Now, I'm wondering whether those equations are (all of a sudden) really linear? Have the field equations lost their nonlinearity while the operations that lead to this derivative? Or do I get something wrong, are they still non-linear? The right hand side contains only energy & mass, and the left hand side contains only geometry. To me, it seems that you can just add up the right side $\left(T_{\mu\nu} – \frac{1}{2} T g_{\mu\nu}\right)$ to a new $T'_{\mu\nu}$ – and then, the result is suddenly
$$R_{\mu\nu} = 8\pi T'_{\mu\nu}$$
Which, for me, looks like a linear version of the famous field equations. And, yeah, that's kind of surprising for me, because they used to be nonlinear which causes so many difficulties with their solvation. How can we (have we) to interpret that result??

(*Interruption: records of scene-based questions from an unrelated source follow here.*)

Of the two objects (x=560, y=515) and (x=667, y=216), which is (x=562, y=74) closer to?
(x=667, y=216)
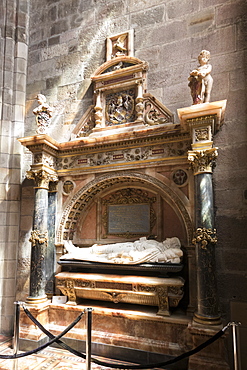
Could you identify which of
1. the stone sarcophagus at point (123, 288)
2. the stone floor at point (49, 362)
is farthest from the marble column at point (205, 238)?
the stone floor at point (49, 362)

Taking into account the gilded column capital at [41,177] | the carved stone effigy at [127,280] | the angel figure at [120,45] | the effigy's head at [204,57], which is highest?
the angel figure at [120,45]

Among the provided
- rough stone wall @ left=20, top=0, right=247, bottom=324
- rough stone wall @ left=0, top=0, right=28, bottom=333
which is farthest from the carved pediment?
rough stone wall @ left=0, top=0, right=28, bottom=333

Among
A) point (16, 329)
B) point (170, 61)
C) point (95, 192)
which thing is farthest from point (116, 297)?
point (170, 61)

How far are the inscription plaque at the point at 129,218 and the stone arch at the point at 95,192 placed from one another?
0.40 meters

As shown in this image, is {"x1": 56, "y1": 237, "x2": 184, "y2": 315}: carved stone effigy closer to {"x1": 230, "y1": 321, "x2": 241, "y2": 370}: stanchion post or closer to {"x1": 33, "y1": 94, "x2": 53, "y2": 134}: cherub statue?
{"x1": 230, "y1": 321, "x2": 241, "y2": 370}: stanchion post

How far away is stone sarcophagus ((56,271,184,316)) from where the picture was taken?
3727mm

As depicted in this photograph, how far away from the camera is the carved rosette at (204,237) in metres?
3.49

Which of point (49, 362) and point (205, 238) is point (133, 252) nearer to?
point (205, 238)

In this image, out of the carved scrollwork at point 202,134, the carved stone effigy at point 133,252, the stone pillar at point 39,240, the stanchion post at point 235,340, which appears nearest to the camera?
the stanchion post at point 235,340

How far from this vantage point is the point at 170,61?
4605mm

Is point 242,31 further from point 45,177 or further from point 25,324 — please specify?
point 25,324

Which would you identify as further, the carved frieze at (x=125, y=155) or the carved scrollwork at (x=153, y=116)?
the carved scrollwork at (x=153, y=116)

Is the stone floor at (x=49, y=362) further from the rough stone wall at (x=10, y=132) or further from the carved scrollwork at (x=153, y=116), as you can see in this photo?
the carved scrollwork at (x=153, y=116)

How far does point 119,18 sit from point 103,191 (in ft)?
10.7
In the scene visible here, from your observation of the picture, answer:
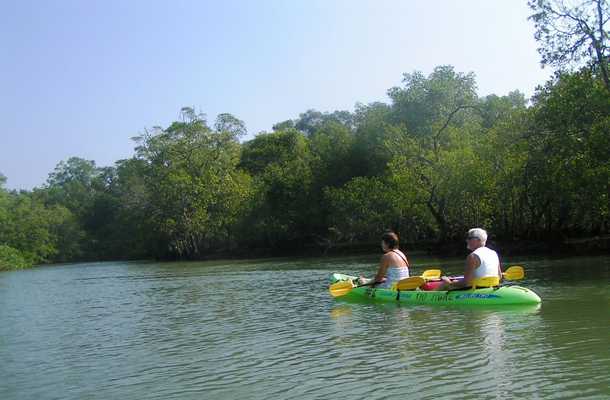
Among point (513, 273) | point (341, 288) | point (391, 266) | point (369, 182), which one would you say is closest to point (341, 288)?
point (341, 288)

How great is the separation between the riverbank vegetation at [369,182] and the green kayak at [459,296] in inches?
451

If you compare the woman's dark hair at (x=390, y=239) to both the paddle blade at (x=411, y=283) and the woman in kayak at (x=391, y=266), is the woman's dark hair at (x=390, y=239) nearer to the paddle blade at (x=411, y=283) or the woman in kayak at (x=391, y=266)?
the woman in kayak at (x=391, y=266)

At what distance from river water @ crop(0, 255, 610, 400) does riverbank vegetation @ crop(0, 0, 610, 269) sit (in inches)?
345

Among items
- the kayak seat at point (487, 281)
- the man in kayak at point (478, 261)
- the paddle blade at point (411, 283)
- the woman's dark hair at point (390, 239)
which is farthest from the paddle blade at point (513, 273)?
the woman's dark hair at point (390, 239)

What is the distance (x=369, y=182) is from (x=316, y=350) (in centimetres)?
3466

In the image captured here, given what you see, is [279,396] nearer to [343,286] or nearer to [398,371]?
[398,371]

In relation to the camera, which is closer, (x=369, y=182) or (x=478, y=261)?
(x=478, y=261)

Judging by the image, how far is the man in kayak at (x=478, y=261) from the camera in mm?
13086

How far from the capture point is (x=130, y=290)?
25672mm

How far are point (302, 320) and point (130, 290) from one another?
45.2 ft

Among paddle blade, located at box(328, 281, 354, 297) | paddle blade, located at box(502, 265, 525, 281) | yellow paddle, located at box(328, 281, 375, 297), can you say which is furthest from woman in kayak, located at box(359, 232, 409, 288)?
paddle blade, located at box(502, 265, 525, 281)

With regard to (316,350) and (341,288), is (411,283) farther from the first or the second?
(316,350)

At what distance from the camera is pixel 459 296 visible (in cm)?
1398

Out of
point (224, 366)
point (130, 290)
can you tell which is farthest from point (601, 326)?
point (130, 290)
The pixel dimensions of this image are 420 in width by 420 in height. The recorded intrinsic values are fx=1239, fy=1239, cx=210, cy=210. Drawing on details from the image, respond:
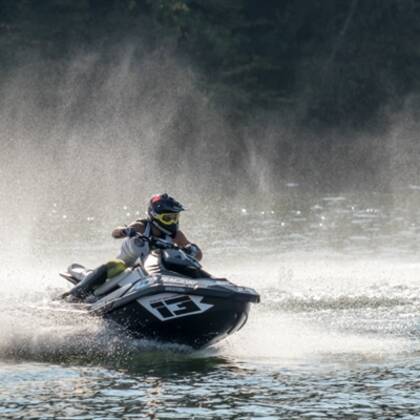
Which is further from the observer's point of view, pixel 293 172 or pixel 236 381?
pixel 293 172

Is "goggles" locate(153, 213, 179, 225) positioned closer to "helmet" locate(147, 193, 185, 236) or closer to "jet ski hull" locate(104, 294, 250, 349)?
"helmet" locate(147, 193, 185, 236)

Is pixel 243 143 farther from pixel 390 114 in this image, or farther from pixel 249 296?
pixel 249 296

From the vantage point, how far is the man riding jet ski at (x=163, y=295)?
47.2ft

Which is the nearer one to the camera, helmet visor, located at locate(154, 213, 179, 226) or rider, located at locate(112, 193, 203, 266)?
rider, located at locate(112, 193, 203, 266)

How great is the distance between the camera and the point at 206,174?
194 ft

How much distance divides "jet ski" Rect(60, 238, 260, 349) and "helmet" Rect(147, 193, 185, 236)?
700mm

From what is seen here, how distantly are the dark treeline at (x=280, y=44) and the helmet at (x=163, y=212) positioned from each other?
48.7 meters

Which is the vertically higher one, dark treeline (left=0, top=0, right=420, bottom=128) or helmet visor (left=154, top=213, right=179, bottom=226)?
dark treeline (left=0, top=0, right=420, bottom=128)

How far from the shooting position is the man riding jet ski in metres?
14.4

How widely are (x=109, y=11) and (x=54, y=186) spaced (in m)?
21.7

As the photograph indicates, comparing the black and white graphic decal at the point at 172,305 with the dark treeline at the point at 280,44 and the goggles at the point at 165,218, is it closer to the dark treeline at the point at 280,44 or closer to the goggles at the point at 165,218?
the goggles at the point at 165,218

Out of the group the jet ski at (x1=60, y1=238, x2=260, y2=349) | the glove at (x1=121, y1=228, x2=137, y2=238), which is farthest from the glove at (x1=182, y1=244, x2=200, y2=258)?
the glove at (x1=121, y1=228, x2=137, y2=238)

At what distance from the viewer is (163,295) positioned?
568 inches

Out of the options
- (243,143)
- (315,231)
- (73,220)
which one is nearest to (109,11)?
(243,143)
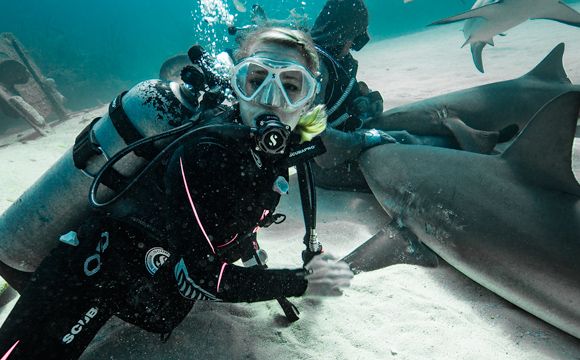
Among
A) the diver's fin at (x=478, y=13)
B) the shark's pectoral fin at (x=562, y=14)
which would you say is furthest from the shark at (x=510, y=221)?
the shark's pectoral fin at (x=562, y=14)

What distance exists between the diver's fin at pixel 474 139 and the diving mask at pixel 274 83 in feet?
12.9

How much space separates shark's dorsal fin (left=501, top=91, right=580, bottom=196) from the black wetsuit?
7.91 ft

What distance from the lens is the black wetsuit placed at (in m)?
1.77

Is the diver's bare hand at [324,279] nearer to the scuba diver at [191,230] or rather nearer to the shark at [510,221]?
the scuba diver at [191,230]

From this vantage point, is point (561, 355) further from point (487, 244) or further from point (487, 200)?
point (487, 200)

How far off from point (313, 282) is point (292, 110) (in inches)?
45.0

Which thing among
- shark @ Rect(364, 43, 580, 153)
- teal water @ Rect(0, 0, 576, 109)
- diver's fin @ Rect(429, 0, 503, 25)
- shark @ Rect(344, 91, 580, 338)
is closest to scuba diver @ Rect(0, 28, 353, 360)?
shark @ Rect(344, 91, 580, 338)

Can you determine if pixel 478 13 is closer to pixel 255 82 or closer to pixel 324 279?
pixel 255 82

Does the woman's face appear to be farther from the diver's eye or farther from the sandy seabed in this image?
the sandy seabed

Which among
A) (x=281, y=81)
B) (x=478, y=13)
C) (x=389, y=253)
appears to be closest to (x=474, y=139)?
(x=389, y=253)

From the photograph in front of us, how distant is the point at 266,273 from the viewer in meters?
2.06

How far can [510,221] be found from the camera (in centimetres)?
310

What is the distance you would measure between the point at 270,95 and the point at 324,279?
126 cm

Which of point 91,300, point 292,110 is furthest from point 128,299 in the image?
point 292,110
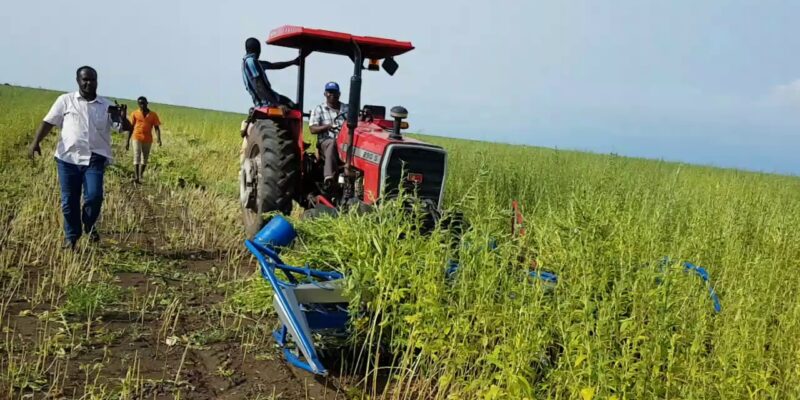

And, addendum: What would be a possible solution ($R_{\mu\nu}$ and $T_{\mu\nu}$) for the equation
$$R_{\mu\nu} = 8\pi T'_{\mu\nu}$$?
Best Answer
Einstein's equations are not linear in the metric tensor $g_{\mu\nu}$, which is the field we want to solve for$^\dagger$. This means that if $g^{(1)}_{\mu\nu}$ and $g^{(2)}_{\mu\nu}$ are two solutions of Einstein's equations, then in general a linear combination like $g^{(1)}_{\mu\nu}+g^{(2)}_{\mu\nu}$ will not also be a solution. This is true no matter what notation you use to write the equations.
Einstein's equations are also not linear in the connection $\Gamma^\lambda_{\mu \nu}$, which is relevant if you want to use a first-order formulation of GR.
$^\dagger$ Technically we would want to solve Einstein's equations plus the equations of motion for all matter fields simultaneously for the metric and the matter fields. If this bothers you, then to remove this small technical complication -- which is irrelevant for the question you are asking -- we can focus on the case $T_{\mu\nu}=0$ in this answer.